Quelle différence entre travail d’intégration et lutte contre le racisme ?

Un bon travail d’intégration, qui inclut tant les Suisses que les étrangers, est la meilleure prévention contre le racisme et la discrimination. Mais l’intégration à elle seule ne suffit pas.

Les projets d’intégration sont la plupart du temps destinés aux migrants. Ils visent à transmettre des connaissances et à renforcer la compréhension et l’acceptation. Ils n’abordent pas les conflits et les préjugés, ou seulement indirectement. Ces projets sont importants et peuvent contribuer à prévenir et à résoudre les conflits, mais les injonctions du type « Allez à la rencontre de l’autre ! », « Soyez ouvert et tolérant ! » restent trop souvent lettre morte.

Le racisme et la xénophobie reposent souvent sur des préjugés personnels, des agressions subies et l’élaboration d’images négatives, et rarement sur les caractéristiques réelles de l’Autre. Les victimes de racisme sont la plupart du temps des boucs émissaires interchangeables. La problématique du racisme doit par conséquent aussi être abordée sous cet angle-là.

Il faut également savoir que les victimes de racisme ne sont pas forcément des migrants, tant s’en faut. Les juifs, les Yéniches, Sintés et Manouches, les Suisses n’ayant pas une apparence typiquement helvétique constituent eux aussi des cibles potentielles.

Les personnes qui participent à des projets contre le racisme doivent réfléchir à leur identité, débusquer leurs propres préjugés et les remettre en question. Il s’agit également d’apprendre à gérer les conflits de manière constructive :

  • Les auteurs et auteurs potentiels d’actes racistes doivent se confronter à leurs préjugés et expérimenter d’autres manières de réagir que le recours à la violence.
  • Les victimes et victimes potentielles doivent avoir la possibilité de se défendre, de trouver protection et réparation, et de faire en sorte d’éviter d’intérioriser la discrimination.
  • Il faut montrer aux témoins comment sortir de leur rôle souvent passif, de leur indécision, pour jouer les médiateurs.
  • Les relations de pouvoir et les structures qui favorisent la discrimination doivent être remises en question et modifiées en conséquence.
  • Il faut appeler la discrimination raciale et le racisme par leur nom. Il ne s’agit pas de prêcher la morale et de faire des racistes de nouveaux boucs émissaires, mais de mettre le doigt sur un grave problème et de lui faire trouver sa place dans la conscience collective. L’objectif est aussi de montrer qu’il est possible de créer un cadre qui empêche le racisme et la discrimination raciale.
  • Pour que l’intégration aille au-delà de l’assimilation des migrants au sein de la société majoritaire ou de la simple coexistence des uns et des autres dans des environnements distincts, elle doit se fonder sur le principe de non-discrimination. Sans lutte contre la discrimination, l’intégration ne peut atteindre ses objectifs.
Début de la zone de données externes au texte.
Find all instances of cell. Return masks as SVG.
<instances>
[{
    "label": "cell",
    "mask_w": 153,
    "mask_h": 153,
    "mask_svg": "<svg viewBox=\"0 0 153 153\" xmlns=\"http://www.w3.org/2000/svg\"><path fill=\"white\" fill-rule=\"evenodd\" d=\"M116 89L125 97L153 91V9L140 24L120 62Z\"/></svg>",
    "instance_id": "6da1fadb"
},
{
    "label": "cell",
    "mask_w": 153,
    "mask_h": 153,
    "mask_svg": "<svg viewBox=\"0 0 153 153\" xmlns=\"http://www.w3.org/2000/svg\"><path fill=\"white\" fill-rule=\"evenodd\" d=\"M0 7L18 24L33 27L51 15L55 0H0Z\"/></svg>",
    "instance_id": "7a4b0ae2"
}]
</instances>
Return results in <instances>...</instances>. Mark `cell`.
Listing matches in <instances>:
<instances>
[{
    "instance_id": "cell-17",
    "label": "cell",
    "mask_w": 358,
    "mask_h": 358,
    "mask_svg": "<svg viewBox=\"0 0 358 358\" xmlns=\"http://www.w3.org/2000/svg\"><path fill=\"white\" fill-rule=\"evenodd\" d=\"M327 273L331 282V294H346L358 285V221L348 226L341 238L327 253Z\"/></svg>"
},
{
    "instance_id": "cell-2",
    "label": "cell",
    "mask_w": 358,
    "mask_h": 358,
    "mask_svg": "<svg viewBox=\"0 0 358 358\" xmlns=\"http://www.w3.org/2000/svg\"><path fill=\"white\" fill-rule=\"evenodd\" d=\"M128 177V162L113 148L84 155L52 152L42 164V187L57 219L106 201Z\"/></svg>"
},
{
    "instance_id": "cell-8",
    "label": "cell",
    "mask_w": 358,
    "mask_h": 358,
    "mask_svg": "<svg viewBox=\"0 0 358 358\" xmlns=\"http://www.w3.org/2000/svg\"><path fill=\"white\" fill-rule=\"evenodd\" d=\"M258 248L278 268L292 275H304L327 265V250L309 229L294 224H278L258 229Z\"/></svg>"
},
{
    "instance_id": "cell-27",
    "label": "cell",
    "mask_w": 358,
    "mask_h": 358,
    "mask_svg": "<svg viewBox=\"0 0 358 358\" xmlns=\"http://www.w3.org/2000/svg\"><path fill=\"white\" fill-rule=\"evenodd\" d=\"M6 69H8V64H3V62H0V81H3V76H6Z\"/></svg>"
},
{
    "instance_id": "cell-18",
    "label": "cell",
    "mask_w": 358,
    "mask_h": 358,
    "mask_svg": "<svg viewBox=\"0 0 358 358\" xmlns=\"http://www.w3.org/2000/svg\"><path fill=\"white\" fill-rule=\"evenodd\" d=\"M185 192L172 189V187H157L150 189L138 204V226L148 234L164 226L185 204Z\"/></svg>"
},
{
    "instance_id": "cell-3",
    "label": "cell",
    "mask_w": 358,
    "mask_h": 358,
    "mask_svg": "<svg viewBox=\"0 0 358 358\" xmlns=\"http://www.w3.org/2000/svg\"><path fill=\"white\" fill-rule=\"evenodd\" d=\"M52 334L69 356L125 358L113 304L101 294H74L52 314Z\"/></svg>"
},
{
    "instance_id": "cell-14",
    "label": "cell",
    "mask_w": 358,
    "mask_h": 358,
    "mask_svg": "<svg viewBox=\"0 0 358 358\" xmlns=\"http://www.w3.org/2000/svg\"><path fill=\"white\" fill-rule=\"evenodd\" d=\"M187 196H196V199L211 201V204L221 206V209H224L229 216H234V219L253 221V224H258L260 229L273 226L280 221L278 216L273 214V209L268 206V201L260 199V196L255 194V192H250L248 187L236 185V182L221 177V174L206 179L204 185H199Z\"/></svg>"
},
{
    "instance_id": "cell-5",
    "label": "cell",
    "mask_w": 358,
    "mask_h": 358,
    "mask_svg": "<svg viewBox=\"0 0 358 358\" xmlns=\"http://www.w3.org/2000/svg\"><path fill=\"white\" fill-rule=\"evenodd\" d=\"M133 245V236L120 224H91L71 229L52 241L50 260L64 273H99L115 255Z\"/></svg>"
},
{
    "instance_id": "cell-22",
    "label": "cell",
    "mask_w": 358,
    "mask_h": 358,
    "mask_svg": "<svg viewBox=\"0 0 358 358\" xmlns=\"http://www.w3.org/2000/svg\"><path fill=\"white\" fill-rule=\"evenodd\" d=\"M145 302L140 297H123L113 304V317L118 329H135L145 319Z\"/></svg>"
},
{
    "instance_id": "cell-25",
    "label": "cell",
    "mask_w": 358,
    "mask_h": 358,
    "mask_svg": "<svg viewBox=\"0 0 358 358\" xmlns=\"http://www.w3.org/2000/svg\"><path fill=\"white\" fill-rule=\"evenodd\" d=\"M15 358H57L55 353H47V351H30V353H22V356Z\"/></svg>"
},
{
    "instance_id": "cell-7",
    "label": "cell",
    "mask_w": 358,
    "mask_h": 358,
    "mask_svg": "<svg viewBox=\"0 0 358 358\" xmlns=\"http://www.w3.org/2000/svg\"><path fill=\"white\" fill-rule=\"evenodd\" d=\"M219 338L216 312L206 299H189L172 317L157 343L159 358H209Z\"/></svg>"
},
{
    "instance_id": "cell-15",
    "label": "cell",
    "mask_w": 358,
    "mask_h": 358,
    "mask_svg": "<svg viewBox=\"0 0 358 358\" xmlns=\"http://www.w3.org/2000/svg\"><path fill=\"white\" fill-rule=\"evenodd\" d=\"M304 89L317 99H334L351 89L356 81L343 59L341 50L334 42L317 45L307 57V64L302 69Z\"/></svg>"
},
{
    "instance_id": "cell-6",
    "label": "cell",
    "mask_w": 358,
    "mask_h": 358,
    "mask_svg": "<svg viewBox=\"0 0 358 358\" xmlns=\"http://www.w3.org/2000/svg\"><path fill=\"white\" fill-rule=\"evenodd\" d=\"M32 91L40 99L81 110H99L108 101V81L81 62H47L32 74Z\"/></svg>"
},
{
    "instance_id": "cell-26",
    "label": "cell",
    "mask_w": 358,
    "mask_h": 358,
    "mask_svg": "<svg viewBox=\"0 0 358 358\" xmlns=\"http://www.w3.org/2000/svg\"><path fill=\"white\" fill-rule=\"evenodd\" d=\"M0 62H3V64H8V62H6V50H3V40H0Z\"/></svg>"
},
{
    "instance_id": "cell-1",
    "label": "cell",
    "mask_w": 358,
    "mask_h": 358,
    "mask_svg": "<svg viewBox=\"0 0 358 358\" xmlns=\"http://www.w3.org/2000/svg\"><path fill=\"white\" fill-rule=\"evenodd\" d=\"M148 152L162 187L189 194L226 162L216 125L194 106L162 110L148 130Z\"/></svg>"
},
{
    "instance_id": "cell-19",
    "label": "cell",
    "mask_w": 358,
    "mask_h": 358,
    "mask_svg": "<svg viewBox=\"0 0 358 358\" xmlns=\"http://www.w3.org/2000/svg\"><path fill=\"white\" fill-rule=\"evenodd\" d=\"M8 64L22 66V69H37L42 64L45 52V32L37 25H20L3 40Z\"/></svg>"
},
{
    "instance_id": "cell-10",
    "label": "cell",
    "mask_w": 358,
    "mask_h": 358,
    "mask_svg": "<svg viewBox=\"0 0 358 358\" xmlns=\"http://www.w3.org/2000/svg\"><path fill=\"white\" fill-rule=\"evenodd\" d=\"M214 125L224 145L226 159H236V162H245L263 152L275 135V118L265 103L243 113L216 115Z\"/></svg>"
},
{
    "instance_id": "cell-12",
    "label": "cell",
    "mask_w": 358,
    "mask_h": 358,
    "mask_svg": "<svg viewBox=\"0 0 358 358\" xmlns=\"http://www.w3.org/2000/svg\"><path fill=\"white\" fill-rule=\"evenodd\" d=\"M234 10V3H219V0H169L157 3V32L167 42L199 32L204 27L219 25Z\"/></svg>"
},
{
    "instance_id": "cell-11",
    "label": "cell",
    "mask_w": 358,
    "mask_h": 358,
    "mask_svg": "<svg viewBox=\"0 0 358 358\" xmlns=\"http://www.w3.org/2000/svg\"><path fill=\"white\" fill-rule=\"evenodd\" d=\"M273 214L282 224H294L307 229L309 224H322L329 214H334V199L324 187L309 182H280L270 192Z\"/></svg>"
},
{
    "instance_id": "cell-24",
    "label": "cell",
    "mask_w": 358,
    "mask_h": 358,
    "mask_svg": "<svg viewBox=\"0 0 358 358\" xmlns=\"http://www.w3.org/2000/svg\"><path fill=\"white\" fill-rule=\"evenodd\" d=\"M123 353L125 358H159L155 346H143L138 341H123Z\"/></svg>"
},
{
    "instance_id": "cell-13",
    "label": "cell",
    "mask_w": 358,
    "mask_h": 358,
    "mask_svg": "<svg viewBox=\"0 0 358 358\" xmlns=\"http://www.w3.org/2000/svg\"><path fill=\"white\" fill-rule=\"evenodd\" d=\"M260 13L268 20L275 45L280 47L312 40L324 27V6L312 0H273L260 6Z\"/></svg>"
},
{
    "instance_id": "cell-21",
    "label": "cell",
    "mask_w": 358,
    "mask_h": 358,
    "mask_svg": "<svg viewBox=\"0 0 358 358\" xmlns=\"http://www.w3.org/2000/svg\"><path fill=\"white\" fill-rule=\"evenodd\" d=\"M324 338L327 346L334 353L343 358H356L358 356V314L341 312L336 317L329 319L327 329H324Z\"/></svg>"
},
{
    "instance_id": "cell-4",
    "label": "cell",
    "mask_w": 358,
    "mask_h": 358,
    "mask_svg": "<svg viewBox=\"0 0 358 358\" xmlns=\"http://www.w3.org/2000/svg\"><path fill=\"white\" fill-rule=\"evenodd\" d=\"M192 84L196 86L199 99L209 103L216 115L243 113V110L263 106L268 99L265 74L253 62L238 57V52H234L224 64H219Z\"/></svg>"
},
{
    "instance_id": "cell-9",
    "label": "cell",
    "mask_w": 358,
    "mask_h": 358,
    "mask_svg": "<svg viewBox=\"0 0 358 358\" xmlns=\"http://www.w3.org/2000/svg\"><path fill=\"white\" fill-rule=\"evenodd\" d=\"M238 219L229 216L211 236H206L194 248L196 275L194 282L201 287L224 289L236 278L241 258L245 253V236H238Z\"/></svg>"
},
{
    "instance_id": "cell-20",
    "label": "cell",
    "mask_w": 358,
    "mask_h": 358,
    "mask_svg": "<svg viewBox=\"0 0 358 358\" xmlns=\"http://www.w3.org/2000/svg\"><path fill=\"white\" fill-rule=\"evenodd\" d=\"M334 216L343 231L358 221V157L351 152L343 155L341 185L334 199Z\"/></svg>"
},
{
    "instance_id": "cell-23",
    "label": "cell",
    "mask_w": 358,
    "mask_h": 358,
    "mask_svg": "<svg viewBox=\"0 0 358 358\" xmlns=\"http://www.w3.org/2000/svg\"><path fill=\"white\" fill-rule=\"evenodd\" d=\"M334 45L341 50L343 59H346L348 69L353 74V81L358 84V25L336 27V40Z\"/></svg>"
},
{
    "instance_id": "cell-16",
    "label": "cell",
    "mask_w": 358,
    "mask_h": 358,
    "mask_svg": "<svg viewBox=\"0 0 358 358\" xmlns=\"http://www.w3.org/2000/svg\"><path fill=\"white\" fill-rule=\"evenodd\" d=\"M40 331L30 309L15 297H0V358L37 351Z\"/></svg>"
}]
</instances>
Si l’intégration est obligatoire, chacun doit non seulement connaître ses devoirs, mais aussi savoir quels sont ses droits, et comment les faire respecter. Les victimes doivent obtenir aide et protection. Si la société majoritaire doit exiger des efforts d’intégration de la part des migrants, elle doit tout autant combattre les tendances à l’exclusion et à la discrimination. C’est une exigence de notre système démocratique, inscrite dans notre Constitution et confirmée lors de la ratification des traités internationaux sur le sujet (Convention internationale sur l’élimination de la discrimination raciale, Convention européenne des droits de l’homme).